# Them things are low



## nate (Dec 24, 2001)

Since my car is lowered, I usually have no problem seeing other cars when parallel parking.

Today, I park in front of a 360 Stradale. Those are some low cars. I could only see the top half of the windscreen and the roof. Tough to judge from that perspective.

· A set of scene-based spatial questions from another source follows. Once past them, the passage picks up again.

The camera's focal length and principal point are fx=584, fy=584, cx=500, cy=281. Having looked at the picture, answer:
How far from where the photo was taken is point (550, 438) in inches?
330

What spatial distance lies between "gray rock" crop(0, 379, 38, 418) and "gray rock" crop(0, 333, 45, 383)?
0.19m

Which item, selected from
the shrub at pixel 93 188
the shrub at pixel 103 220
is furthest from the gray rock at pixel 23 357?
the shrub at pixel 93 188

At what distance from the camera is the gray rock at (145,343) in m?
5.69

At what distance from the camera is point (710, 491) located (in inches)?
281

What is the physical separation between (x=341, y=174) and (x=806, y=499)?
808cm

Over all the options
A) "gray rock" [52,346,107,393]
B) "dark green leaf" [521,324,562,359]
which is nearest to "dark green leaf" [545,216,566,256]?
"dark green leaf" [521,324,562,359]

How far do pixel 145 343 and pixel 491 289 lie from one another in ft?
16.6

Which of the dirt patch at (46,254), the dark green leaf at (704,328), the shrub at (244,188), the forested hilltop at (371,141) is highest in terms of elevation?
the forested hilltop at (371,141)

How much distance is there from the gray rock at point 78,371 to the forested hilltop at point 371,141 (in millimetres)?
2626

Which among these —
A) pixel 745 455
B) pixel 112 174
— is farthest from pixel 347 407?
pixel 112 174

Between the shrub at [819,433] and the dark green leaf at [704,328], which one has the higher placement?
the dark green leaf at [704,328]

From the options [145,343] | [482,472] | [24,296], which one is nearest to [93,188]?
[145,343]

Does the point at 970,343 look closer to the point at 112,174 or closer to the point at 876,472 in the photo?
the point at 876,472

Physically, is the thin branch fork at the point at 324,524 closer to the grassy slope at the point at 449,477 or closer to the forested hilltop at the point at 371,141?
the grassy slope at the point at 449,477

No, I didn't back into it.


----------



## Mr. The Edge (Dec 19, 2001)

the elise is >3 inches lower


----------



## nate (Dec 24, 2001)

atyclb said:


> the elise is >3 inches lower


 I'd take the fatass Ferrari.


----------



## Mr. The Edge (Dec 19, 2001)

nate said:


> I'd take the fatass Ferrari.


you can't afford it


----------



## nate (Dec 24, 2001)

atyclb said:


> you can't afford it


 How do you know?


----------



## Mr. The Edge (Dec 19, 2001)

nate said:


> How do you know?


you don't have a job

---oh...trust fund baby?


----------



## nate (Dec 24, 2001)

atyclb said:


> you don't have a job


Yes, I do.


----------



## The Roadstergal (Sep 7, 2002)

I have yet to come across a lower car than mine on the street. I look at people's suspensions and exhausts a lot.


----------



## Mr. The Edge (Dec 19, 2001)

nate said:


> Yes, I do.


what do you do? :dunno:


----------



## Mr. The Edge (Dec 19, 2001)

The Roadstergal said:


> I have yet to come across a lower car than mine on the street. I look at people's suspensions and exhausts a lot.


The elise will be :neener:

(I think we're talking about height from ground to top of the car)


----------



## Mr. The Edge (Dec 19, 2001)

it'll be close

the elise is 43.9 inches tall


----------



## AB (Jan 11, 2002)

atyclb said:


> what do you do? :dunno:


You forget, Nate's got skillz.

http://www.bimmerfest.com/forums/showpost.php?p=691797&postcount=70


----------



## Alex Baumann (Dec 19, 2001)

nate said:


> I'd take the fatass Ferrari.


:thumbup:


----------



## BahnBaum (Feb 25, 2004)

atyclb said:


> it'll be close
> 
> the elise is 43.9 inches tall


You even got this bad boy beat by about 4".....


----------



## TeamM3 (Dec 24, 2002)

The Roadstergal said:


> I have yet to come across a lower car than mine on the street. I look at people's suspensions and exhausts a lot.


are you talking about your car or yourself? :eeps:  :neener:


----------



## TeamM3 (Dec 24, 2002)

no, but aluminum compacts much more efficiently under the same circumstances   



rumratt said:


> Can the elise beat this?


----------



## Mr. The Edge (Dec 19, 2001)

TeamZ4 said:


> no, but aluminum compacts much more efficiently under the same circumstances


the Elise's body isn't made of aluminum though


----------



## TeamM3 (Dec 24, 2002)

atyclb said:


> the Elise's body isn't made of aluminum though


nor does the body provide structure :dunno:


----------



## Mr. The Edge (Dec 19, 2001)

TeamZ4 said:


> nor does the body provide structure :dunno:


okay okay 

mmm...crumple zones


----------



## gojira-san (Mar 1, 2004)

atyclb said:


> it'll be close
> 
> the elise is 43.9 inches tall


That is low! I think my old Europa (the lowest car I ever owned) was about 42 inches.


----------